山本様:一つはアルバイトスタッフの定着率向上です。昔と比べて学生アルバイトのシフト日数は減り、勤務時間も年々短くなってきています。それはトレーニングの機会・時間の減少を意味します。そこでeラーニングを整備し、業務中の隙間時間に自学自習を可能にすると同時に、先ほどお話ししたトレーニング機能を付加することで、アルバイトスタッフの定着率向上に寄与するのではと考えました。
もう一つは、外国人スタッフのための労働環境整備です。昨今、外国人のアルバイトスタッフも増えてきていますが、文字が主体の紙のマニュアルではニュアンスが伝わりにくいという問題がありました。そこで、マニュアルを電子化し動画を活用したコンテンツを導入するとともに、一部のコンテンツの4ヶ国語対応(英語、中国語、韓国語、ベトナム語)を実施しました。

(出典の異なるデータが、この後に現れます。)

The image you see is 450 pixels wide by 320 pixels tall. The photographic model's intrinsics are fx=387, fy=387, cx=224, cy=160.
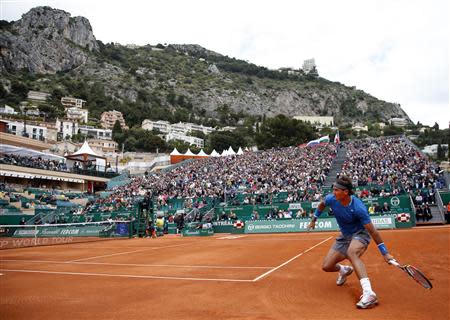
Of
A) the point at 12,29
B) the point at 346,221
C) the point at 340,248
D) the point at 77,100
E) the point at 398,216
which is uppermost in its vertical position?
the point at 12,29

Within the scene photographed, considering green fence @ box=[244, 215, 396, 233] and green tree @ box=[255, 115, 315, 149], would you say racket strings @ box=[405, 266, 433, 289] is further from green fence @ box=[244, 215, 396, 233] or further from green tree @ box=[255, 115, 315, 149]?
green tree @ box=[255, 115, 315, 149]

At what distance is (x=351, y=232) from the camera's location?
663 cm

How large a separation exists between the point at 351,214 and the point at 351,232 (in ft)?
1.28

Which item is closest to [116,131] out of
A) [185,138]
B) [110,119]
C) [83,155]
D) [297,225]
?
[110,119]

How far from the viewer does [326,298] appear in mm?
6281

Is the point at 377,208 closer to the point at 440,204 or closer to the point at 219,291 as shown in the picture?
the point at 440,204

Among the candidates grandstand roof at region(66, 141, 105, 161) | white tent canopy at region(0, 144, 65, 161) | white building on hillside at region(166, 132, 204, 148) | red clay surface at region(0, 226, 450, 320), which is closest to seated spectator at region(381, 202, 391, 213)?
red clay surface at region(0, 226, 450, 320)

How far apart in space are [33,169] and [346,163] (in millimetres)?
41050

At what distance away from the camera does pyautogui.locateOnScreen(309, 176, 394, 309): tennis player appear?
601 centimetres

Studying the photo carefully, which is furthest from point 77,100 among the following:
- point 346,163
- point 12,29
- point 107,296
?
point 107,296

主要なコンテンツは英語、中国語、韓国語、ベトナム語の4ヶ国語に翻訳。
とくに最近はベトナム語の需要が増えているとか。
MSP(マネジャーステップアッププログラム)についてはいかがでしょう? こちらも以前は紙ベースで実施されていたということですが。
新しいプログラムが始まってからの手応えは?
山本様:導入2~3ヶ月後に店舗アンケートを実施したところ、7割が「育成PGMは新人育成に効果がある」と回答するなど、一定の成果を上げています。
芝山様:これまでは、どちらかというとマネジャーから促されて試験を受ける人が多かったのですが、新しいMSPではアシスタントマネジャーの方から試験の申請をするよう変更し、自主的にマネジャーを目指せる仕組みを作りました。受け身ではなく、マネジャー候補者自らが計画を立て、自主的に学びステップアップしていけるツールに育てていけたらと期待しています。
両プログラムの導入はどれくらい進んでいますか?
山本様:育成PGMについては一部コンテンツのみではありますが、すでに全ブランドで導入済みです。MSPも主要ブランドで導入済みです。今後もコンテンツを拡充しながら、順次拡大していく予定です。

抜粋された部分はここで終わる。